I adhere strictly to the rule announced in State ex rel. v. Canty, 207 Mo. 439, and State ex rel. v. Lamb, 237 Mo. 437. I do not understand those eases to say that a court of equity will enjoin a crime, but they do announce the doctrine that when a given state of facts shows a public nuisance, then a court of equity will enjoin the doing of the acts which make up and constitute the public nuisance, although such acts or some of them may within themselves be crimes.
Now at common law the mere maintenance of a bawdyhouse was a public nuisance. Thus in 14 Cyc. 484 it is said: “A bawdyhouse was a public nuisance at common law, because it drew together lewd and debauched persons, thus tending to disturb the peace and 'to increase immorality among the people.”

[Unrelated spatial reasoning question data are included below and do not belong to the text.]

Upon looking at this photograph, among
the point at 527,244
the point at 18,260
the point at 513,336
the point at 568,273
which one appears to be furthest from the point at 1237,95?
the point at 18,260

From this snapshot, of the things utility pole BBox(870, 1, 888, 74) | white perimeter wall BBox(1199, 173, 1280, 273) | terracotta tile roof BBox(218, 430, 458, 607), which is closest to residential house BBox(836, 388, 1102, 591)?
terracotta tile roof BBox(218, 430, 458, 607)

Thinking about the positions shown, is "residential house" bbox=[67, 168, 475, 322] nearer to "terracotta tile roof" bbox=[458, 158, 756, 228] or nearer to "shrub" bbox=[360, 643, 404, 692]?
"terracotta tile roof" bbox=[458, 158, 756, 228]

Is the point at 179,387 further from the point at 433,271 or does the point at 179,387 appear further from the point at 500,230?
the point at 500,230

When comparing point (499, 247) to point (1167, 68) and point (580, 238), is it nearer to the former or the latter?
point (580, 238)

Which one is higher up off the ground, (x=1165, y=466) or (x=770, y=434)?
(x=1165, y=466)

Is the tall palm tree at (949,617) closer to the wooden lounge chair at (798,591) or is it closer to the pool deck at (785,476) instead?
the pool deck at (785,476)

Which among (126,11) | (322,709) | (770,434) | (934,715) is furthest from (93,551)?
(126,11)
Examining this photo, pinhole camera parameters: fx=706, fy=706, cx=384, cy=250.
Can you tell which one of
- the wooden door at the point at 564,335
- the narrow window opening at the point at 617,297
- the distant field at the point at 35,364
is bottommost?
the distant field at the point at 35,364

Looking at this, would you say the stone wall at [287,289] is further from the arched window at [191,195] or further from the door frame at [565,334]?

By statute it has been made a crime, but the making of it a crime has not destroyed its character as a public nuisance, and therefore the jurisdiction of equity over it as a public nuisance. At the instance of the *622State, through its law officers, public nuisances may be abated, as can private nuisances at the instance of the individual.
But all this does not help- the State in this case. The petition for equitable relief should have averred in direct terms that the defendant was maintaining a public nuisance, but the term “public nuisance” is not found therein. On the other hand the criminal name for the act is used throughout. It may appear to be a refinement to say, that in law the keeping of a bawdy-house is a public nuisance, and yet say that a petition in equity which says the defendant is keeping a bawdy-house does not charge her with maintaining a public nuisance. But when we consider the fact that equity can only také hold of the subject upon the theory of there being a public nuisance, it is clear that the charge in the bill should specifically aver a public nuisance. This of course should be followed by specifications. The bill in this case, upon which the temporary injunction was granted,- does not so charge, and therefore stated no cause in equity.